For the analysis of the dynamics of the buckling transition, we obtain the dwell times in the pre- and postbuckling states from simulation trajectories in the writhe coordinate. The writhe coordinate is particularly well suited to separate between the pre- and postbuckling states, as seen from the writhe histogram (Fig. 2 A). The writhe trajectories are smoothed using a running average of 10⁴ simulation steps, corresponding to 2 μs in real time. The minimum between the peaks in the writhe histogram is used as a threshold to calculate the dwell times, which are distributed exponentially (Fig. 3 A). Averaging these dwell times gives the average dwell time (Fig. 3 B). The average dwell times are expected to depend exponentially on Lk according to (13)

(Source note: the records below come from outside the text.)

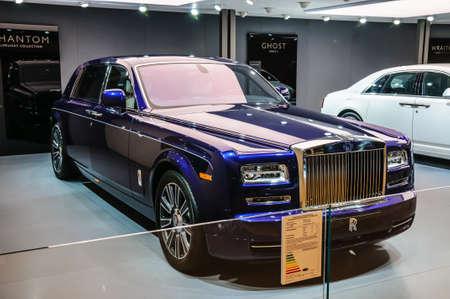 FRANKFURT - SEPT 2015: Rolls-Royce Phantom presented at IAA International Motor Show on September 20, 2015 in Frankfurt, Germany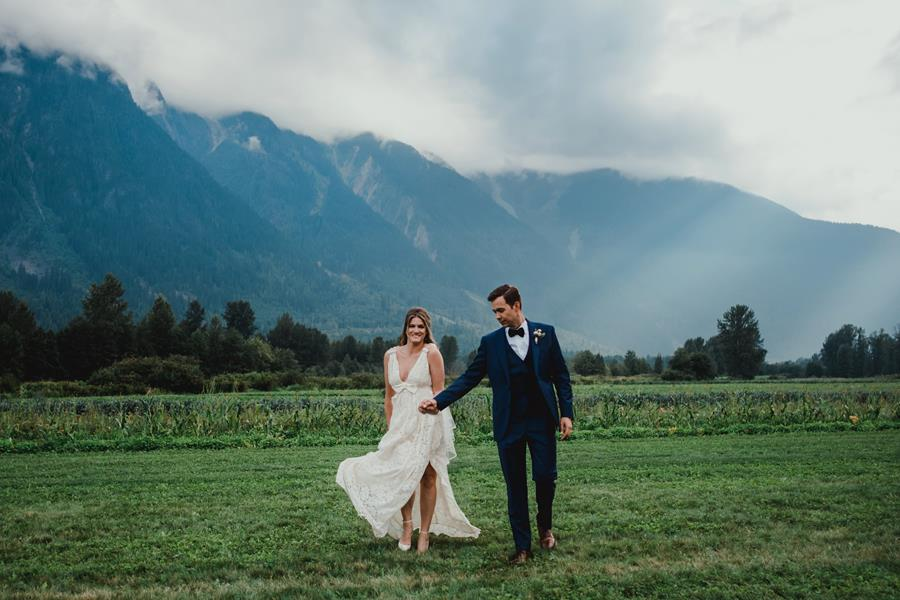 Love in B.C.'s Coast Mountains
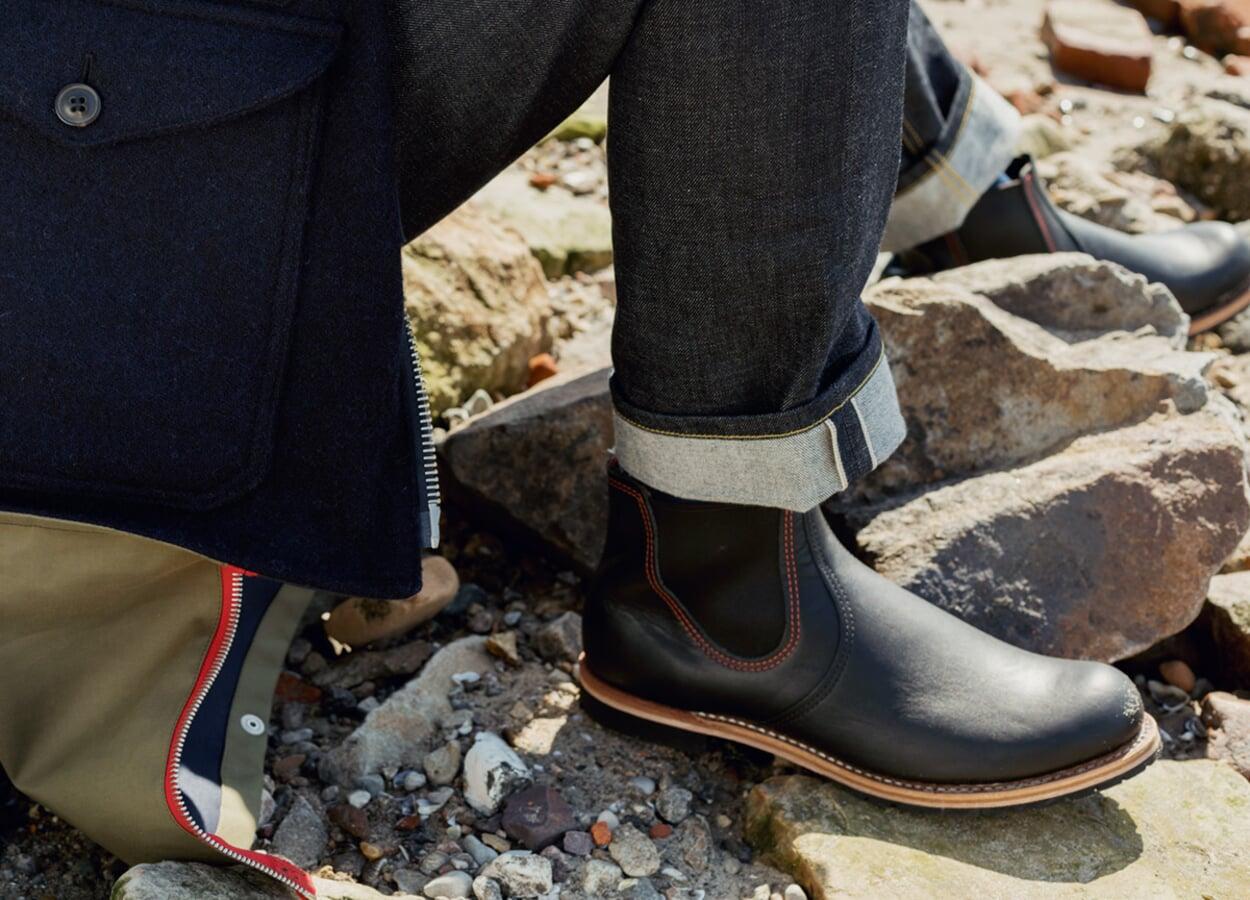 Hochwertige Schuhe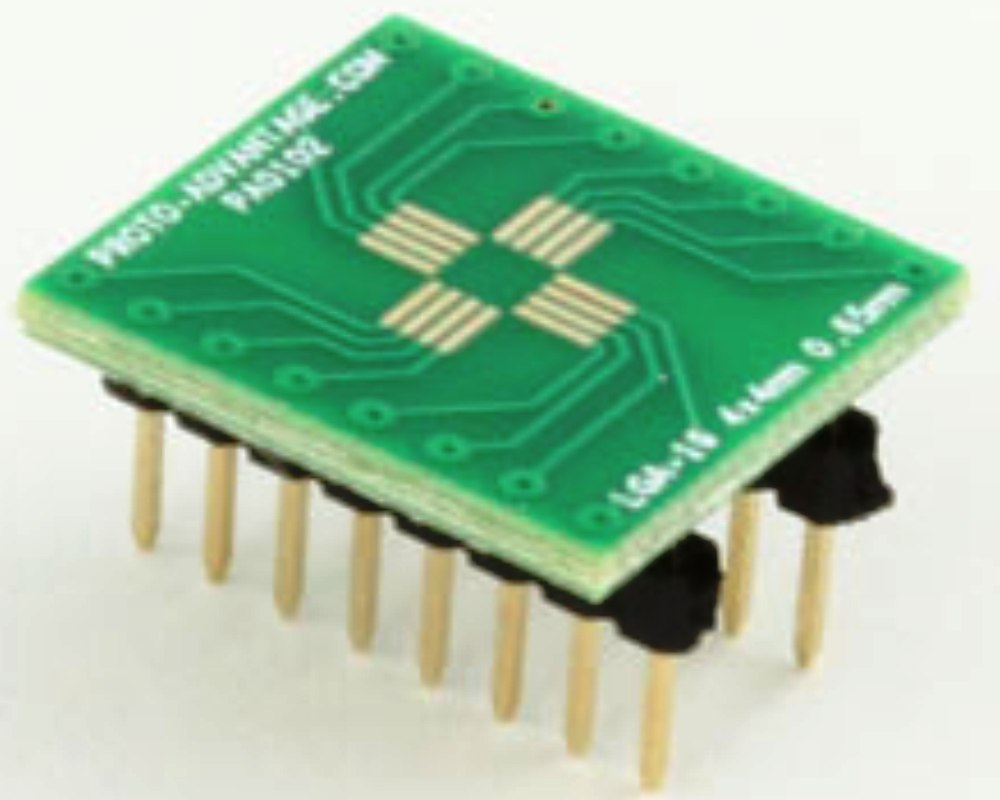 LGA-16 to DIP-16 SMT Adapter (0.65 mm pitch, 4 x 4 mm body) 0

$${\tau }_{\text{pre}}={\tau }_{\text{buck}}\text{exp}\left(-{\left(2\pi \right)}^2\frac{p_{\text{t}}}{L}\left(L{k}_{\text{buck}}-Lk\right)\Delta W{r}_{\text{buck}}/k_{\text{B}}T\right)$$ (21)

and an analogous expression for the postbuckling state. The intersection of the two exponential functions describing the pre- and postbuckling state then defines the buckling time τ_buck (Fig. 3 B).

Figure 3.

Dynamics of the buckling transition. (A) Histograms of dwell times in the pre- and postbuckling states (DNA parameters, linking number 7.0) with superimposed exponential fits (solid lines) are shown. (B) Definition of the buckling time is shown. Mean dwell times in the prebuckling (purple circles) and postbuckling (green circles) states are plotted as a function of the linking number, with the solid lines indicating exponential fits. The intersection of the lines defines the buckling time τ_buck. (C) Time traces of the writhe dynamics at different bending persistence lengths p_b are shown. (D) Buckling time as a function of the bending persistence length at a fixed stretching force of 3 pN is shown. The data points from simulations (circles) are well described by an exponential fit (solid line). The shaded gray area marks the range of experimentally measured values for the bending persistence length of DNA (11,14,33,50,51), and the blue area marks the corresponding range for RNA (14,51). The simulated buckling time obtained with our RNA parameters is indicated by the blue star. (E) Buckling time of DNA and RNA for different external forces are shown. Simulation data (circles) were rescaled for better comparison to experimental data (crosses). The experimental data are taken from (15). The lines show exponential fits to the experimental (dashed lines) and simulation (solid lines) data. To see this figure in color, go online.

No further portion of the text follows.